**PROBLEM**
In the records below, find the line with "How far is the point" and repeat it and every line after it, exactly, without any pictures.
>>>>>
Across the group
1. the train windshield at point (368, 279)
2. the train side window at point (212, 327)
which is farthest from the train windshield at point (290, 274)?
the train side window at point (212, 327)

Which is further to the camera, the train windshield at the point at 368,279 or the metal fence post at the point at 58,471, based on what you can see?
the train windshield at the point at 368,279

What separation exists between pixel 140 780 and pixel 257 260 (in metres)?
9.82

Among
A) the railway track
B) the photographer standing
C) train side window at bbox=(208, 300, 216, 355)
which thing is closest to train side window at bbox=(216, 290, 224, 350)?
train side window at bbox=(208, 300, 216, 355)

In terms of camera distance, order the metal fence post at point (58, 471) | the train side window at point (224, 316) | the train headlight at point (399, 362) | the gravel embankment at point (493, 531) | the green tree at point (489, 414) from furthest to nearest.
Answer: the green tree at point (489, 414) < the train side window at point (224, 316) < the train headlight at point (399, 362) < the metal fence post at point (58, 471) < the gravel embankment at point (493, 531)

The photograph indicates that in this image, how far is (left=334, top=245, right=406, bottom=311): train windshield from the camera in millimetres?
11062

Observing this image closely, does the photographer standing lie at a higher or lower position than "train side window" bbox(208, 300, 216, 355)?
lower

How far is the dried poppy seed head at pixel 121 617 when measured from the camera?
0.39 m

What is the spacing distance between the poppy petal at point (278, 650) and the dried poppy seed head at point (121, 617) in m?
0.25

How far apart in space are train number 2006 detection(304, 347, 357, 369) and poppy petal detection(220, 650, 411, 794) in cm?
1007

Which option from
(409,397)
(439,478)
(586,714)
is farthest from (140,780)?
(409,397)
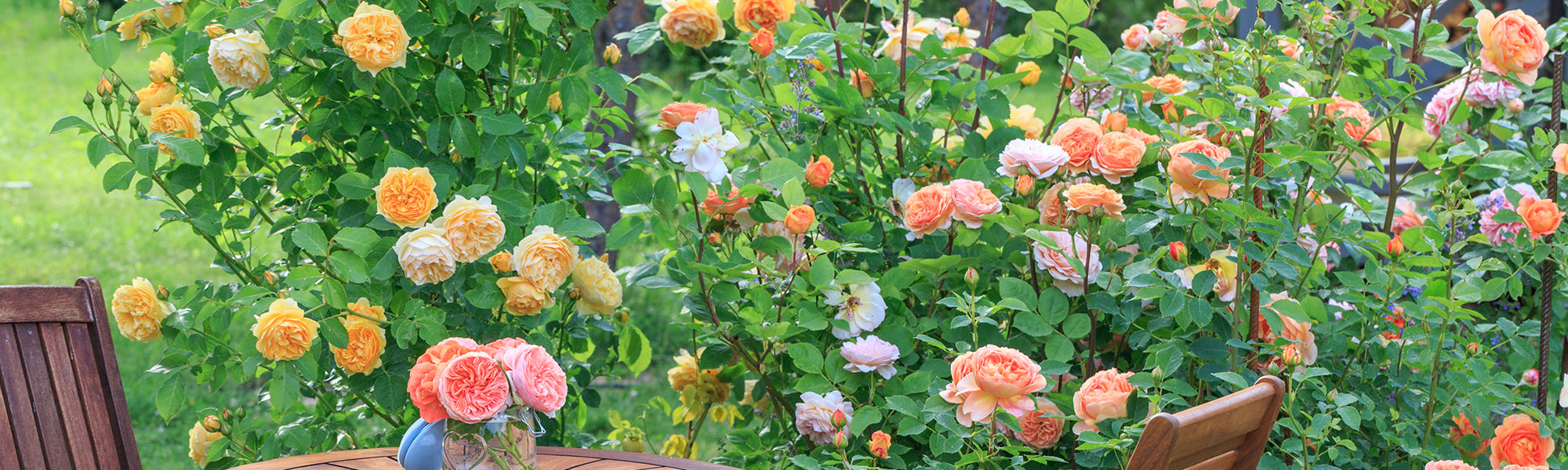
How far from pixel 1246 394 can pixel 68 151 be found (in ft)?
23.6

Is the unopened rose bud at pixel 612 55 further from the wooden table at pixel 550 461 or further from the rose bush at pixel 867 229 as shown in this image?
the wooden table at pixel 550 461

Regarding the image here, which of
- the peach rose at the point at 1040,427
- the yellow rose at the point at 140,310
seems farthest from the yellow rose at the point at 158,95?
the peach rose at the point at 1040,427

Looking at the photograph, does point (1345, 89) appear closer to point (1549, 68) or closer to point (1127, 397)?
point (1127, 397)

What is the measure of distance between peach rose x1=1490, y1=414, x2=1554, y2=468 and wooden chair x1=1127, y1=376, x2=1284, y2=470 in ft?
2.39

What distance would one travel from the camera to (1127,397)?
1.47 meters

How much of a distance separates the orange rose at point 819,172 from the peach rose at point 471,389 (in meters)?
0.76

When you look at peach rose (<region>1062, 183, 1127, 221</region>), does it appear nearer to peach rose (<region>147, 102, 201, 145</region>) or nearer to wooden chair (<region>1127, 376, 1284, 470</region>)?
wooden chair (<region>1127, 376, 1284, 470</region>)

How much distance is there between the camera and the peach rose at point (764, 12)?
5.92 feet

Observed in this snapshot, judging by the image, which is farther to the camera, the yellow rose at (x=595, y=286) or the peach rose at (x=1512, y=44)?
the yellow rose at (x=595, y=286)

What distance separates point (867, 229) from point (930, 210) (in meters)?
0.13

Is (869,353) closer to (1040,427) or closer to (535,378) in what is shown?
(1040,427)

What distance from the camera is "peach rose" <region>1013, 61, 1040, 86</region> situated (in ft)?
6.11

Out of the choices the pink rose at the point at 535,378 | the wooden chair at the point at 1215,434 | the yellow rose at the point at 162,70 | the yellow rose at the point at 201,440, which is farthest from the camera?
the yellow rose at the point at 201,440

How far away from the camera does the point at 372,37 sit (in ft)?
4.78
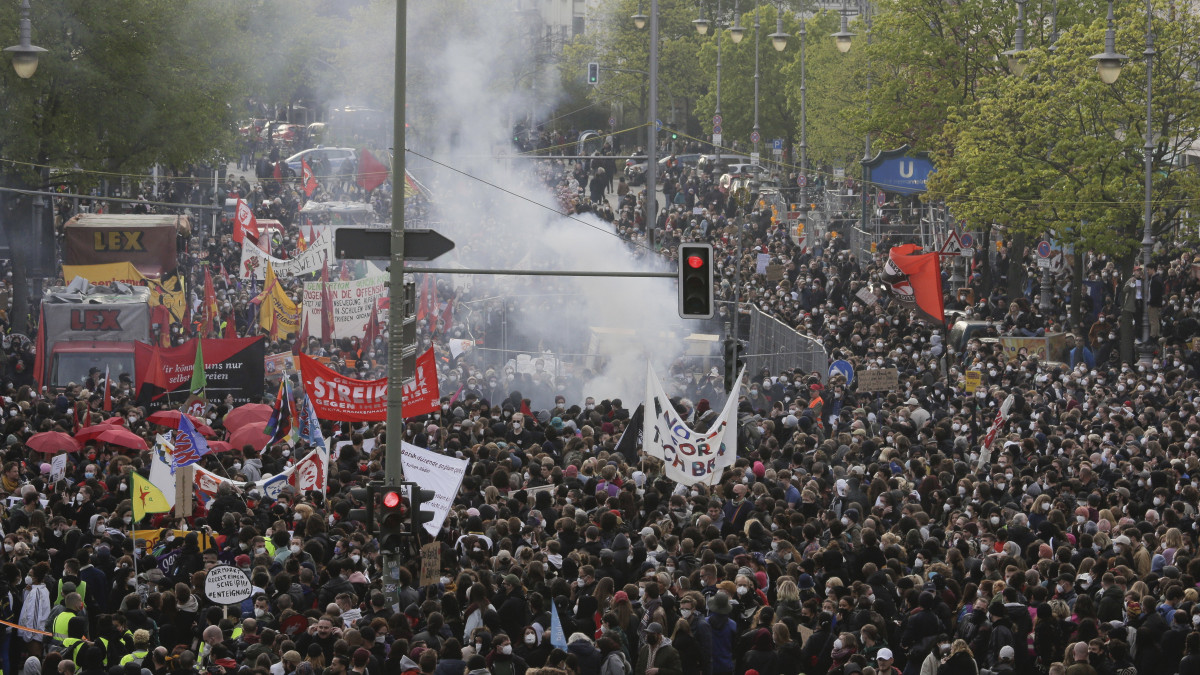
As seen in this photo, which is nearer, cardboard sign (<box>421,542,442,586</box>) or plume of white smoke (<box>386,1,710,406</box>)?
cardboard sign (<box>421,542,442,586</box>)

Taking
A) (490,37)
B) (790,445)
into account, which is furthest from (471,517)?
(490,37)

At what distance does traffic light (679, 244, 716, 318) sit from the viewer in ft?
51.5

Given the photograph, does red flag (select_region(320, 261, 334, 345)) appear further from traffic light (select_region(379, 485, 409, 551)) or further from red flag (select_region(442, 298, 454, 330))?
traffic light (select_region(379, 485, 409, 551))

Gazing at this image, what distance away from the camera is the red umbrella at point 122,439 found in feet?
64.0

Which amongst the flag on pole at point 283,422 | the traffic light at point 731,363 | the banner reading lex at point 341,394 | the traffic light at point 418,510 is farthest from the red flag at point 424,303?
the traffic light at point 418,510

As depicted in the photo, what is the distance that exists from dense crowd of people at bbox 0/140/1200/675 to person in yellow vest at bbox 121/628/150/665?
3 cm

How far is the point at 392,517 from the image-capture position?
44.5 ft

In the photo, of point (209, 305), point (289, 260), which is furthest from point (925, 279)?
point (209, 305)

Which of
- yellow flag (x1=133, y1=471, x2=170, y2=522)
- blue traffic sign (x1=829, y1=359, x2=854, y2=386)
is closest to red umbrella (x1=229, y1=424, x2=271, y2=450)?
yellow flag (x1=133, y1=471, x2=170, y2=522)

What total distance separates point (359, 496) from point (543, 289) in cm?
1927

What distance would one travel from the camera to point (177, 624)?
43.2 feet

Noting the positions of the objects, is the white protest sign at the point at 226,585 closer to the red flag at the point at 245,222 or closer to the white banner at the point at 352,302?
the white banner at the point at 352,302

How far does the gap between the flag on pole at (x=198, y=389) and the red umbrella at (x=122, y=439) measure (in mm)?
3003

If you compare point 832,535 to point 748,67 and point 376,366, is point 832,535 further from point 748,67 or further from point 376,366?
point 748,67
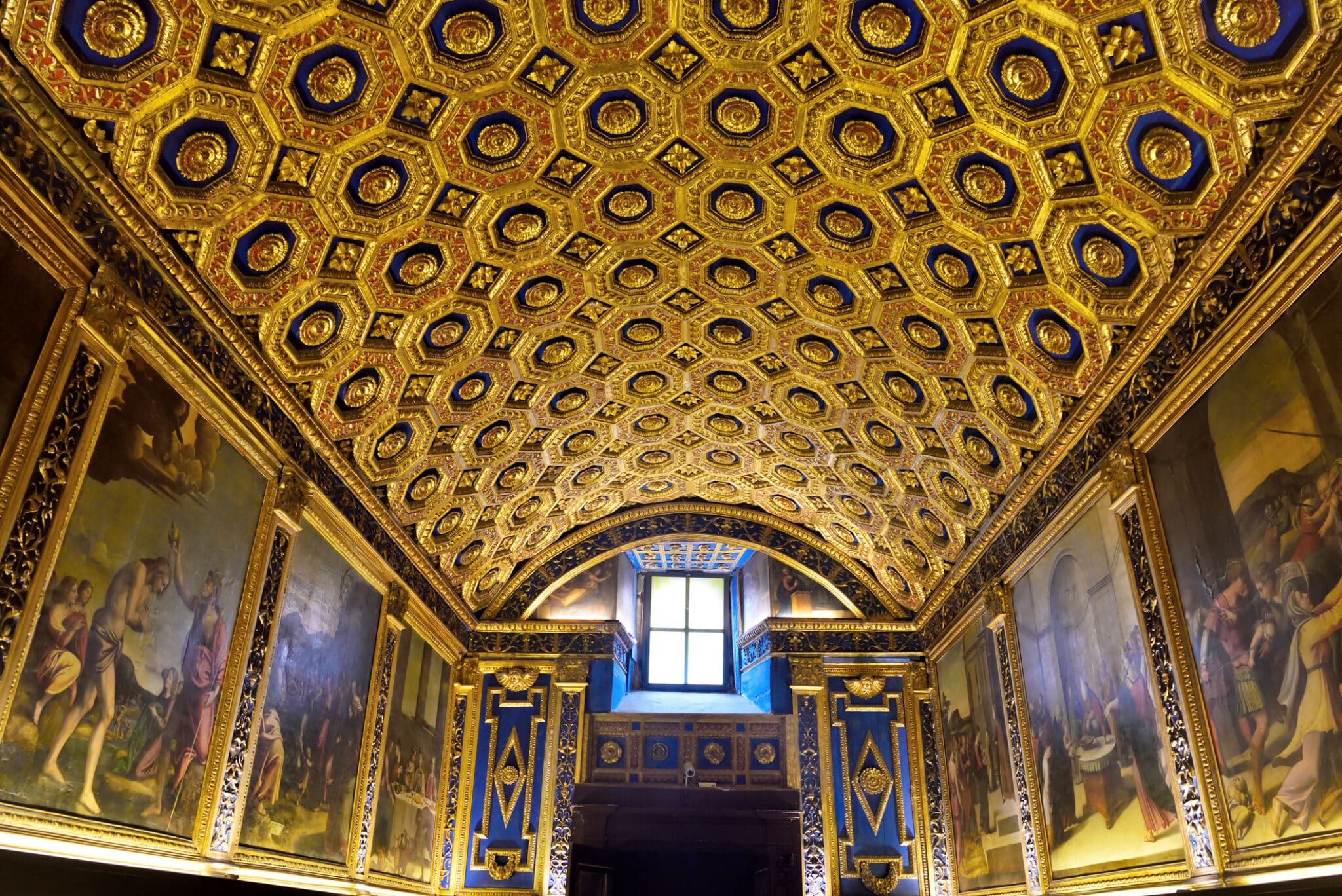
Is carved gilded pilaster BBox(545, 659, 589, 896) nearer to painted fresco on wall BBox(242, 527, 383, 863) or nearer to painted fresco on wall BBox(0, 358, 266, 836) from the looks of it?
<<<<<
**COMPLETE ANSWER**
How far is the point at 392,517 from the image-capture position?
44.5 ft

In the photo, of point (209, 305), point (289, 260), which is furthest from point (925, 279)?
point (209, 305)

Which of
- yellow flag (x1=133, y1=471, x2=170, y2=522)
- blue traffic sign (x1=829, y1=359, x2=854, y2=386)
is closest to red umbrella (x1=229, y1=424, x2=271, y2=450)?
yellow flag (x1=133, y1=471, x2=170, y2=522)

What total distance separates point (359, 496) from point (543, 289) in cm?
1927

What distance would one travel from the camera to point (177, 624)?
43.2 feet

Noting the positions of the objects, is the white protest sign at the point at 226,585 closer to the red flag at the point at 245,222 or closer to the white banner at the point at 352,302?
the white banner at the point at 352,302

How far does the gap between the flag on pole at (x=198, y=389) and the red umbrella at (x=122, y=439) measure (in mm)?
3003

If you compare point 832,535 to point 748,67 and point 376,366, is point 832,535 further from point 748,67 or further from point 376,366?
point 748,67
Is carved gilded pilaster BBox(545, 659, 589, 896) nearer to painted fresco on wall BBox(242, 527, 383, 863) or nearer to painted fresco on wall BBox(0, 358, 266, 836) from the looks of it?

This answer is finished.